When the Falcons have the ball: With Pro Bowl quarterback Matt Ryan, Pro Bowl (or Pro Bowl-caliber) wide receivers Julio Jones and Roddy White and future Hall of Fame tight end Tony Gonzalez, the Falcons' strength on offense is the passing game. Ryan completed 24-of-35 attempts for 250 yards and three touchdowns last week, with Jones, White and Gonzalez combining for 17 receptions, 186 yards and two touchdowns. According to Football Outsiders' opponent-adjusted metrics, the 49ers defense ranked in the Top 10 when defending opponents' No. 1 and No. 2 wide receivers and their opponents' tight ends. Where the 49ers' pass defense struggled was against "other wide receivers", ranking 21st. That could lead to a larger-than-expected role for Falcons slot receiver Harry Douglas, who caught two passes for 29 yards in last Sunday's win over the Seahawks, including a critical 22-yard pass in the final 30 seconds that helped set-up the game-winning field goal.

One issue the Falcons may have if they attempt to attack through the air is the 49ers' pass rush, which cooled considerably at the end of the season - 10 sacks in last five regular season games, one sack last week - but has the potential to be disruptive with Aldon Smith (19.5 sacks) and Ahmad Brooks (6.5) coming off the edge. Atlanta dodged a bullet last week as the Seahawks lost defensive end Chris Clemons, their top pass rusher, to a torn ACL the previous week and had Patrick Chukwurah, who hadn't played in the NFL since 2007, going after Ryan on the Falcons' final drive.

The 49ers defense will also have a "still less than 100 percent, but more comfortable" version of Justin Smith, a Pro Bowl defensive tackle who is playing through a torn triceps tendon and could give Falcons left tackle Sam Baker and left guard Justin Blalock a difficult time, particularly against the run. Atlanta was able to gash the Seahawks for 167 yards on the ground, thanks largely to big gains from Jacquizz Rodgers (45 yards on one run) and Michael Turner (33 yards on one run). The 49ers finished the regular season ranked fourth against the run and were second in Football Outsiders run defense DVOA (Defense-adjusted Value Over Average) metric, so the yards might be more difficult to come by this week.

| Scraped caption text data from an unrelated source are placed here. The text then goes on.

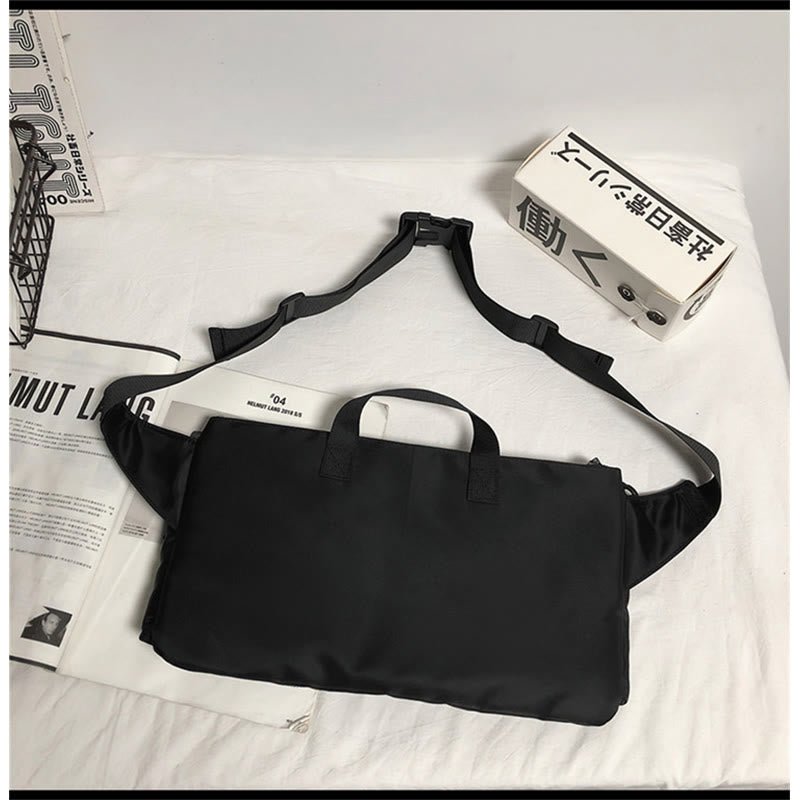 Men’s Sports Waist Bag – Large Capacity Leisure Crossbody Bag
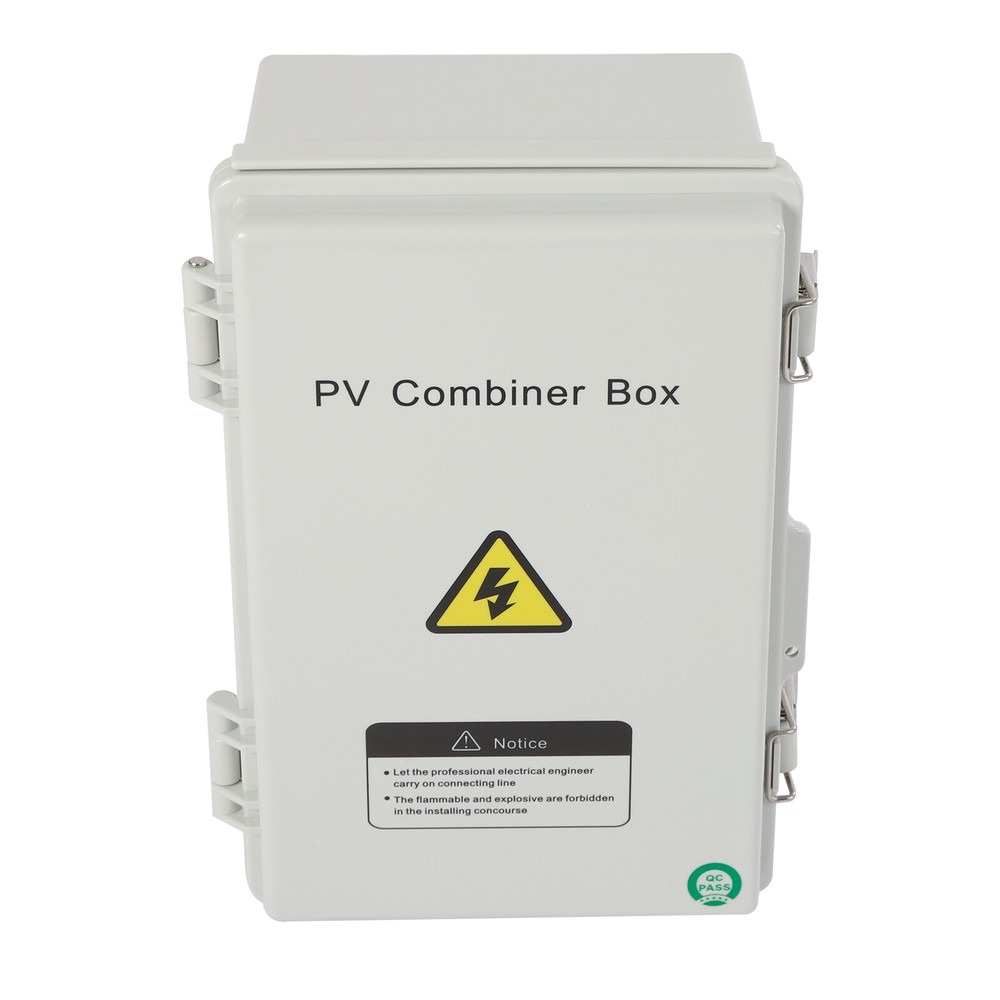 4String Solar PV Combiner Box 63A Circuit Breaker Solar Panel System Waterproof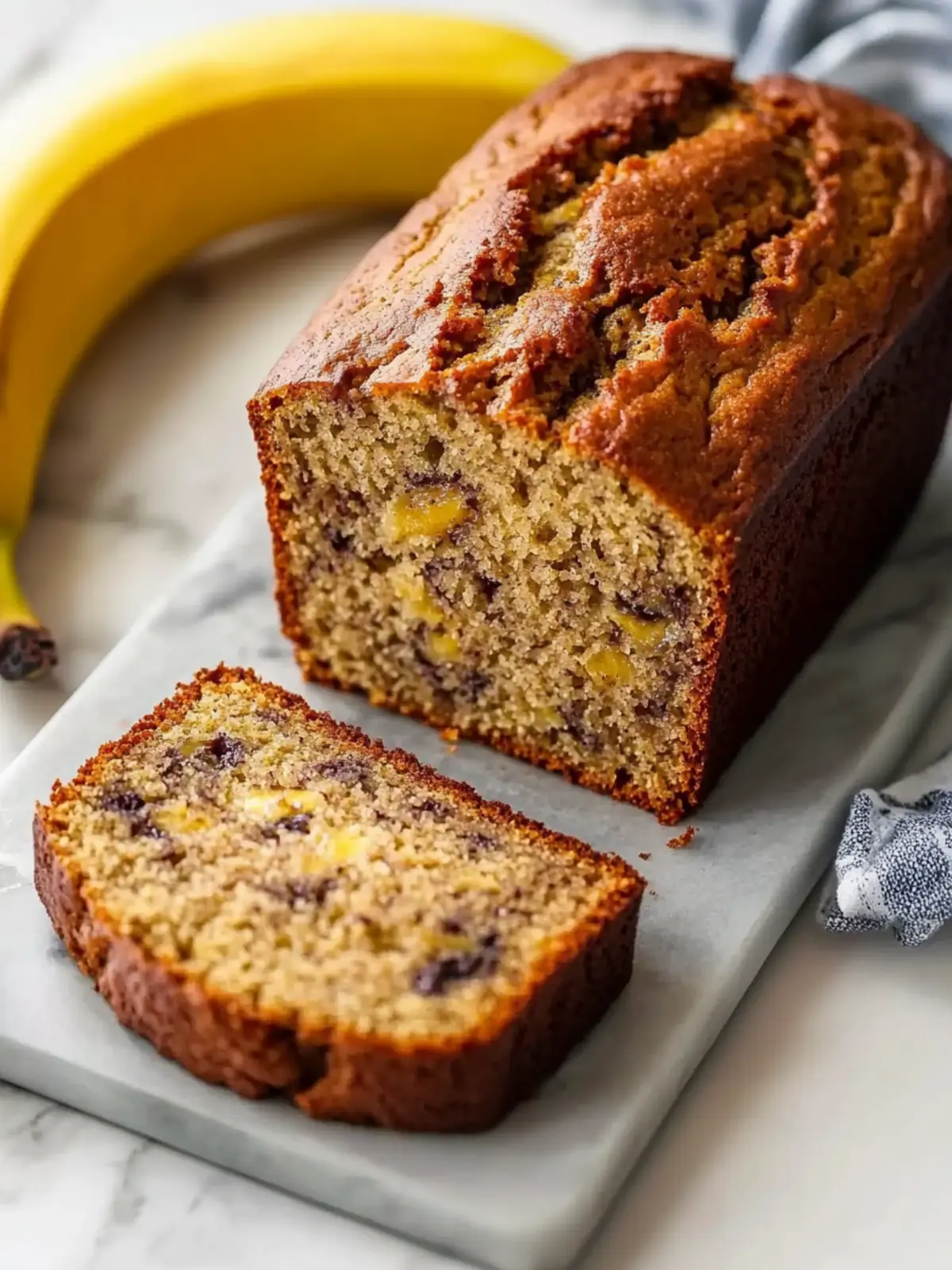 Golden Moist Banana Bread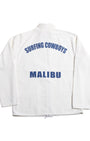 Surfing Cowboys Classic Surf Jacket – Alabaster White Cotton Canvas Back.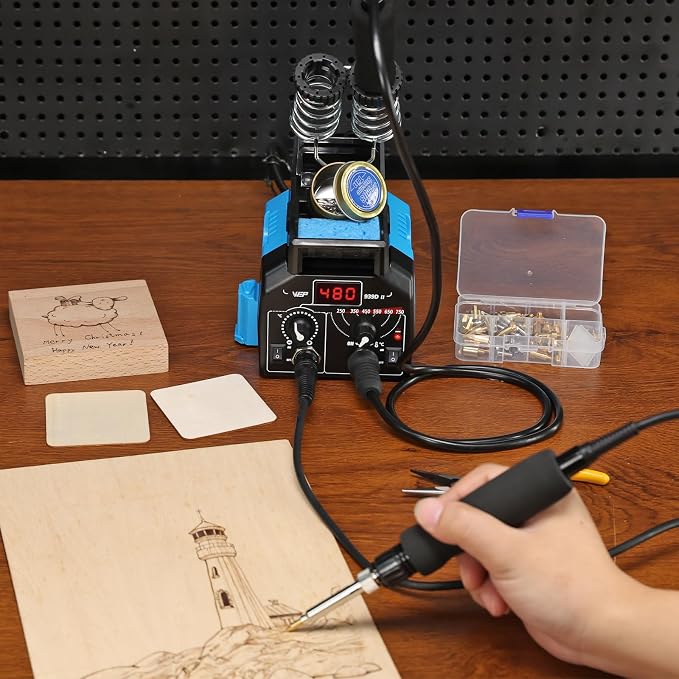 WEP 939D-II 2-IN-1 Wood Burning Kit 86-IN-1 - Image 2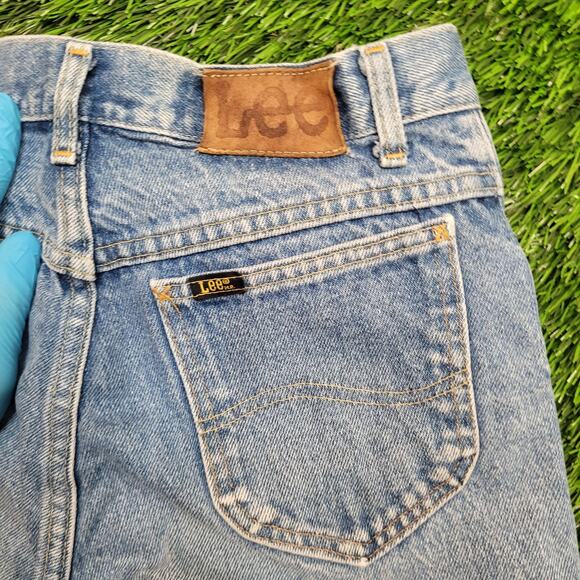 VTG 70s Lee Riders Jeans Mens 28x31 (Tagged 29x32) USA Union - Picture 7 of 9
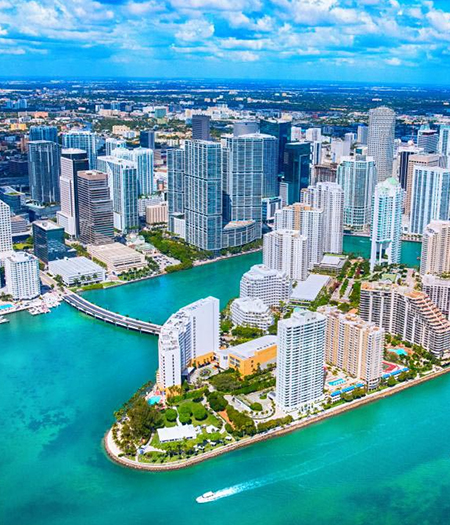 a city with a body of water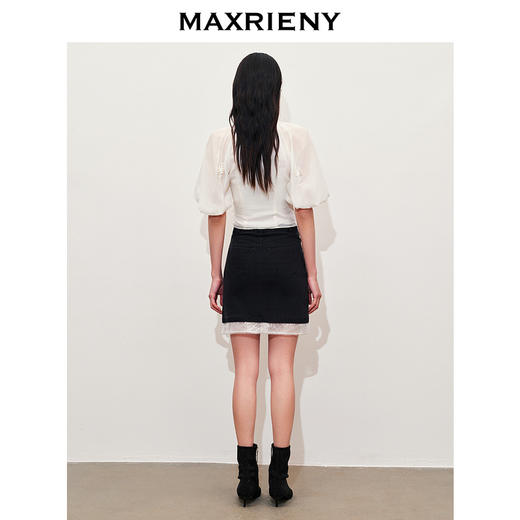 【银河精灵-商场同款】MAXRIENY复古文艺感刺绣衬衫女修身上衣(货号:MC85TP283) 商品图3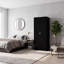 Lycinda 2 Door Double Wardrobe - Matt Finish, Scratch Resistant, Brushed Chrome Metal Handles-1155011230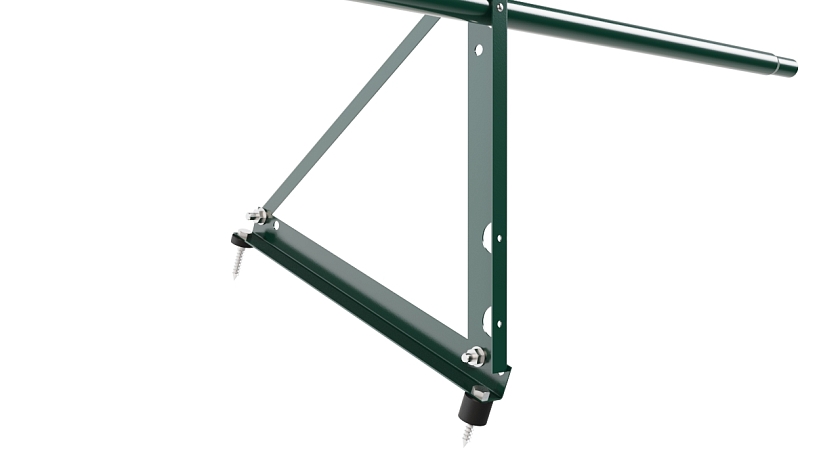 Ограждение кровельное NewLine H-60см, 3м, зеленый мох (RAL 6005)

How it could go: Falcons head coach Mike Smith, along with Ryan and Gonzalez, got the playoff gorilla off their backs with last week's win. There is also little doubt that the Georgia Dome will be a very loud and unfriendly place for Kaepernick and the 49ers. However, the 49ers are bringing a dominant defense capable of shutting down the Falcons offense and the 6-foot-5, 233-pound Kaepernick is capable of making the sort of jaw-dropping plays that can suck the air out of opposing stadiums and break the will of opposing defenses. In what should be a close, physical game, we expect to see the 49ers and a lot of "Kaepernicking" in New Orleans.